Before We Can Build the Village, We Need Villagers

We talk a lot about wanting the village back. But the village does not simply appear. It is built by people who decide, one ordinary day, to show up.

A villager is not someone with unlimited time or perfect circumstances. A villager is someone who is reliable. Someone a child can count on. Someone who communicates, I am here, without waiting to be asked. Someone who moves away from the question of what do I get, toward the question of what does this child need from me right now.

This is hard in a world that pushes us toward individualism, toward minding our own households, toward keeping our struggles private. But Islamically and culturally, this was never our way. Caring for one another, especially for children who are not your own, has always been an act of worship as much as an act of community. The woman who checks on her neighbor's child, the elder who sits with a struggling mother, the friend who says leave the children with me, you rest: these are not small things. They are the village being rebuilt, one act at a time.

The question is not whether we want the village. Most of us do. The question is whether we are willing to become the villager first.

○ ○ ○ ○

Parts of the exercise >>
a – Answer these questions from the village essay:
(i) What single quality does it say a villager is?
(ii) Besides an act of community, what does it say caring for one another has always been?
(iii) What does it say most of us want?
b – Retype the part of the village essay starting at "Before We Can" and ending at "me right now.".
The data are unrelated to the village essay.

○ ○ ○ ○

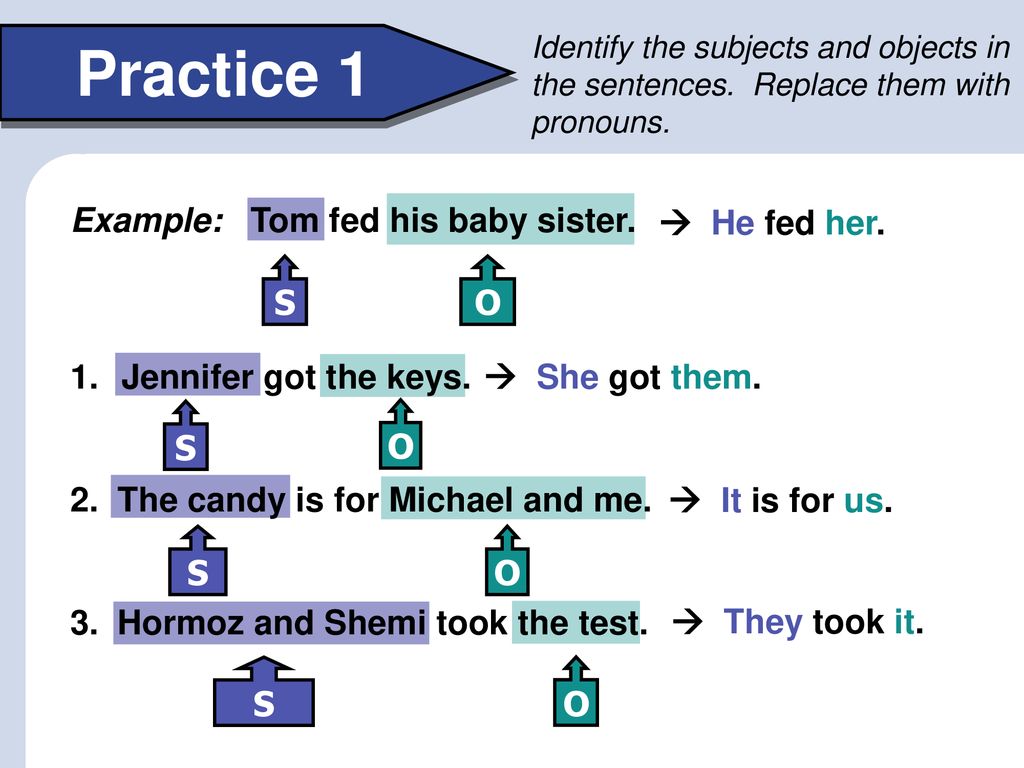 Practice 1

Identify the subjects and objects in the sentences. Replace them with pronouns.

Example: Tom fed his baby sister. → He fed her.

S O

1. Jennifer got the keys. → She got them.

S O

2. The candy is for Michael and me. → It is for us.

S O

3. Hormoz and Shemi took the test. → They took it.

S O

○ ○ ○ ○

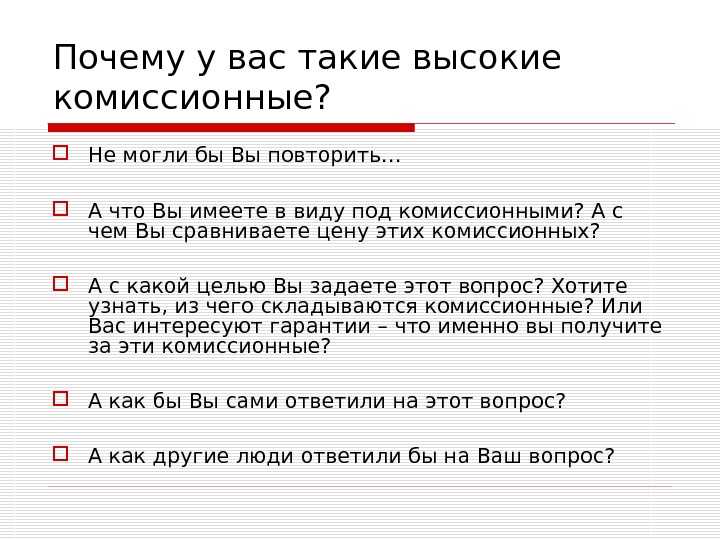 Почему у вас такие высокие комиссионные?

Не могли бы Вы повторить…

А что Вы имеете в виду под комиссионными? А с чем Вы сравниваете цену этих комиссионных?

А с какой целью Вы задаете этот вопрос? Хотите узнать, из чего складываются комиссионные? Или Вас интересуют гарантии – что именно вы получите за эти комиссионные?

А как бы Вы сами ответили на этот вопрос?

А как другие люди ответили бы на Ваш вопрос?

○ ○ ○ ○

Answers to each task >>
a –
(i) Reliable.
(ii) An act of worship.
(iii) The village.

b –
Before We Can Build the Village, We Need Villagers

We talk a lot about wanting the village back. But the village does not simply appear. It is built by people who decide, one ordinary day, to show up.

A villager is not someone with unlimited time or perfect circumstances. A villager is someone who is reliable. Someone a child can count on. Someone who communicates, I am here, without waiting to be asked. Someone who moves away from the question of what do I get, toward the question of what does this child need from me right now.